Greece vows it won't default

Greece vows it won't default

Greek Finance Minister Yanis Varoufakis (front) and deputy minister for international economic relations Euclid Tsakalotos leave the Maximos Mansion after a meeting with Prime Minister Alexis Tsipras in Athens. (Reuters Photo)
Greek Finance Minister Yanis Varoufakis (front) and deputy minister for international economic relations Euclid Tsakalotos leave the Maximos Mansion after a meeting with Prime Minister Alexis Tsipras in Athens. (Reuters Photo)

ATHENS — Greece won’t default on payments to the International Monetary Fund this coming week even as a lack of bailout disbursements has left government coffers nearly empty, according to the minister responsible for meeting the obligations.

Greece has an IMF payment of about 450 million euros (US$494 million) due on Thursday. With euro zone officials withholding aid payments until an agreement is reached on economic reforms, the government also has to get through a short-term debt auction a day before, to refinance 1.4 billion euros of six-month notes due on April 14.

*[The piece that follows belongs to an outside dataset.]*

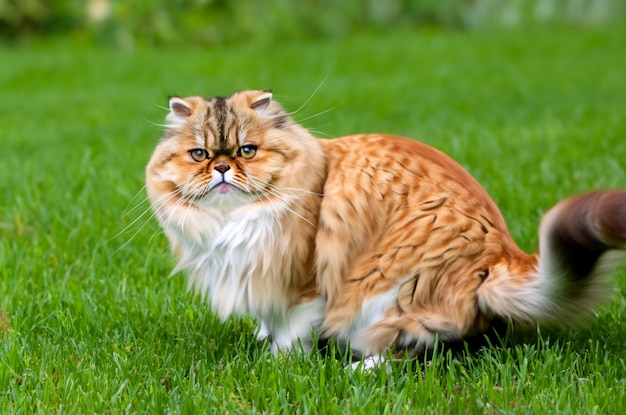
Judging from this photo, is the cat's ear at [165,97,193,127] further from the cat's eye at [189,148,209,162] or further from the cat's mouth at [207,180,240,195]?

"The country will pay the IMF on April 9," Alternate Finance Minister Dimitris Mardas said in an interview on Mega TV on Saturday. "There’s money there for payment of salaries, pensions and whatever else is needed for all of next week. That doesn’t mean that there isn’t for the week after. This is a political decision that will be taken, and we will follow whichever political decision."

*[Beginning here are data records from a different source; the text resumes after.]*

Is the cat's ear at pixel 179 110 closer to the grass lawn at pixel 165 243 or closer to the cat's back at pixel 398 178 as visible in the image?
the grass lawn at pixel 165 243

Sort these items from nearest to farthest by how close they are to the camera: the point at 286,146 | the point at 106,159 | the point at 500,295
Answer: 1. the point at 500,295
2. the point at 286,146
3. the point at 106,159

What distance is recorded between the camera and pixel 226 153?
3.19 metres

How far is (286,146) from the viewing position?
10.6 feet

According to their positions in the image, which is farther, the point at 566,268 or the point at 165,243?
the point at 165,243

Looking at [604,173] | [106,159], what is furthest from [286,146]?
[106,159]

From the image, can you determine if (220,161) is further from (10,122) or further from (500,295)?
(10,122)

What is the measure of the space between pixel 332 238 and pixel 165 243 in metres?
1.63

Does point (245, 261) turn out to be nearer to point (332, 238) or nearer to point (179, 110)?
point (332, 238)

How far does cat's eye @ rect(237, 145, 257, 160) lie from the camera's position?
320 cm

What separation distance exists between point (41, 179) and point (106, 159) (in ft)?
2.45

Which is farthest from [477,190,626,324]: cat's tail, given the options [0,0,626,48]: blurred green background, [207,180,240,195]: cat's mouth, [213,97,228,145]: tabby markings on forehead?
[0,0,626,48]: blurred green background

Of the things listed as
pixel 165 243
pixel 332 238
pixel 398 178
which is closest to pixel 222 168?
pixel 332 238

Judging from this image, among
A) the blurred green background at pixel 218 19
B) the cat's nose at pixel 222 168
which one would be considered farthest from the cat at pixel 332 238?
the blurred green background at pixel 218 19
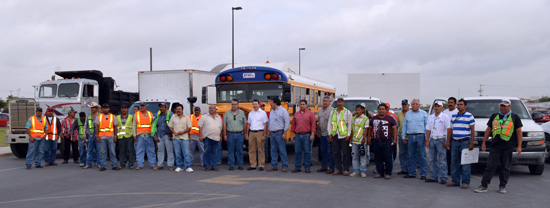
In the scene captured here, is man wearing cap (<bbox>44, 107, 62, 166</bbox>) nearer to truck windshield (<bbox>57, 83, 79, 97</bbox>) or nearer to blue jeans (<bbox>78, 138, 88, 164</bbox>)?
blue jeans (<bbox>78, 138, 88, 164</bbox>)

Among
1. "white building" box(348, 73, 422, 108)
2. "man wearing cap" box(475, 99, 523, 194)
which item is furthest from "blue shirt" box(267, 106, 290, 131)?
"white building" box(348, 73, 422, 108)

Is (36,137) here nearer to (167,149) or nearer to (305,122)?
(167,149)

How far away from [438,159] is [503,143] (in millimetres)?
1370

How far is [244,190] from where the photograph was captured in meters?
9.17

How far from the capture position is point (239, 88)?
15000mm

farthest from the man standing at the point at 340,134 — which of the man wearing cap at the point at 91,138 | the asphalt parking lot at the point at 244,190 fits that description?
the man wearing cap at the point at 91,138

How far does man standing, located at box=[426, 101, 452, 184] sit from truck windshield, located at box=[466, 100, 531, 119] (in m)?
2.63

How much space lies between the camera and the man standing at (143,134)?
12.9 metres

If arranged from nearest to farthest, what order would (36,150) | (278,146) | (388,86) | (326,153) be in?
(326,153), (278,146), (36,150), (388,86)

Greece and euro zone authorities are negotiating over measures proposed by the government to repair its economy, a condition for the release of bailout funds. The standoff has left the country’s banks dependent on European Central Bank loans, with Greece facing the risk of a possible default within weeks and a potential exit from the euro area.

The Greek reform programme includes methods to combat a deeply entrenched culture of tax evasion from top to bottom in society, and to streamline public administration.

"I think this reform plan is a good step. It goes deep enough on the technical details; it can be deepened even more," said Alberto Gallo, head of European macro-credit research at Royal Bank of Scotland.